Following the evaluation, a group of senior social workers met with the agency's medical director and director of research, over a period of several months, to develop a manual for training agency service staff in basic suicide awareness and prevention as a first step towards improving agency practice in this area. The group reviewed materials on suicide risk and prevention, most notably the Practice Guideline for the Assessment and Treatment of Patients With Suicidal Behaviors (American Psychiatric Association, 2003) and various statistics published on the website of the Centers for Disease Control and Prevention, and met with staff from the American Foundation for Suicide Prevention in order to solicit input on the training process and appropriate material. A 46-slide computer presentation and 31-page training manual were produced along with a 23-item, multiple-choice test of covered materials.

Methods

The goal of the workshops was to assist staff members to recognize indicators of and risk factors for suicidality, obtain and coordinate care for suicidal clients, document this work appropriately, and communicate effectively with coworkers and external service providers concerning these issues. The workshops did not provide skills training in either clinical assessment or treatment, and were explicitly not provided as a substitute for adequate clinical training and/or ongoing clinical supervision in these or other practice areas. Workshop content was organized around a 46-slide computer presentation, comprising a brief introduction and overview (national, community, and organizational context and safety gatekeepers); a more substantive review of epidemiology and risk factors (geography, gender, age, race/ethnicity, homelessness, medical illness, psychiatric illness, and heritability); a basic overview of intervention/ prevention issues (urban areas, firearms access, services/treatment issues [access, stigma, and fragmentation], limits of prediction, early intervention, therapeutic alliance, collaboration, modifiable risk factors, modifiable protective factors, crisis management, brief description of assessment procedures, hospitalization and communicating with emergency services, contingency/safety planning, documentation, service provider needs and responses, continuing education); a brief section on "postvention" with service providers and recipients when a suicide does occur; and a concluding question and answer period. The workshops were primarily didactic, with limited interactive elements intended to promote trainee interest and engagement.

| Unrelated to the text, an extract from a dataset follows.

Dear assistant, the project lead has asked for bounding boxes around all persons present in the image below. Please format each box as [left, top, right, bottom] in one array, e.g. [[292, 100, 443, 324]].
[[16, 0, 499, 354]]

The knowledge test items were initially drafted by an experienced clinical social worker, after which they were reviewed and revised by the agency medical director and director of research, and then subjected to two additional rounds of comments and revisions by all members of the project team. All items on the final revision were multiple-choice, each with five possible responses. Of the 23 items on the test, 9 included an "all of the above" or "none of the above" option, and 6 of those 9 included both. The test covered material on both epidemiology and prevention, with roughly half the test items addressing each area.

Workshops were conducted at each of the agency's service sites in September and October of 2006.